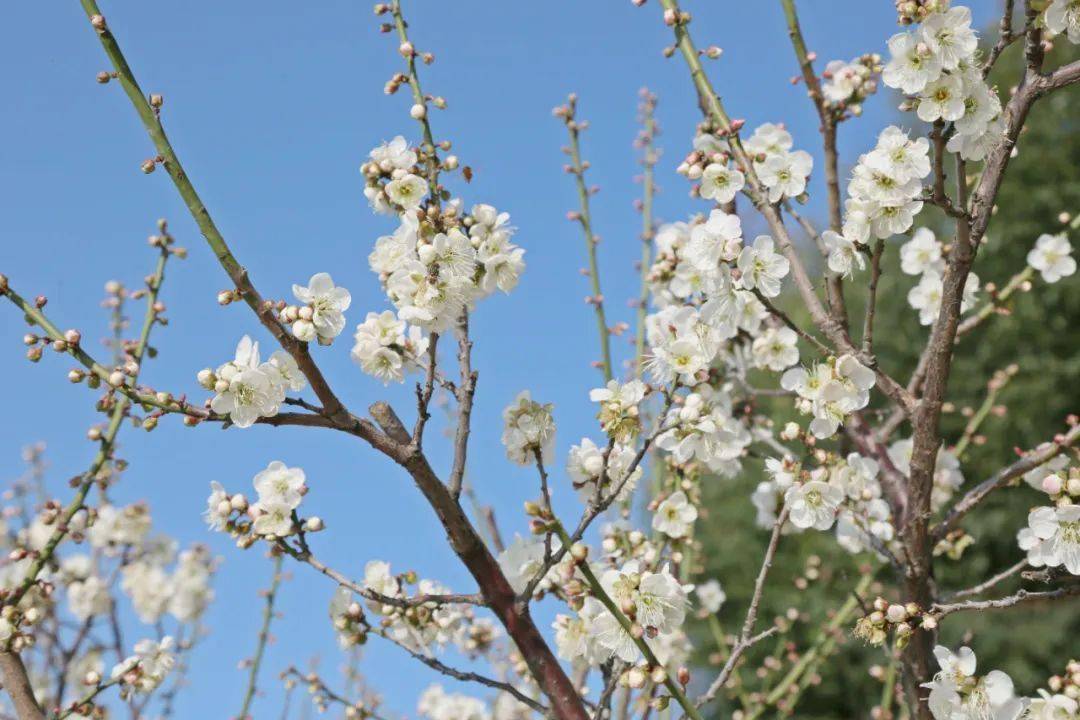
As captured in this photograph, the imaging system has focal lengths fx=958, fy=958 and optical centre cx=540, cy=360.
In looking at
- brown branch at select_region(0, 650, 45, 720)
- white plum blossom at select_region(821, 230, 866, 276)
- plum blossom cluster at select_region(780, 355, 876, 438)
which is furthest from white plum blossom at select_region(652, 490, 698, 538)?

- [What you are asked to do]:
Rewrite the records with every "centre" changed to "center", keeping everything else the same and leaving out the pictures.

- [Solution for this problem]:
As captured in this photograph, the imaging system has focal lengths fx=958, fy=958 and optical center cx=540, cy=360.
In looking at
- brown branch at select_region(0, 650, 45, 720)
- white plum blossom at select_region(821, 230, 866, 276)
- plum blossom cluster at select_region(780, 355, 876, 438)
which is furthest from white plum blossom at select_region(652, 490, 698, 538)?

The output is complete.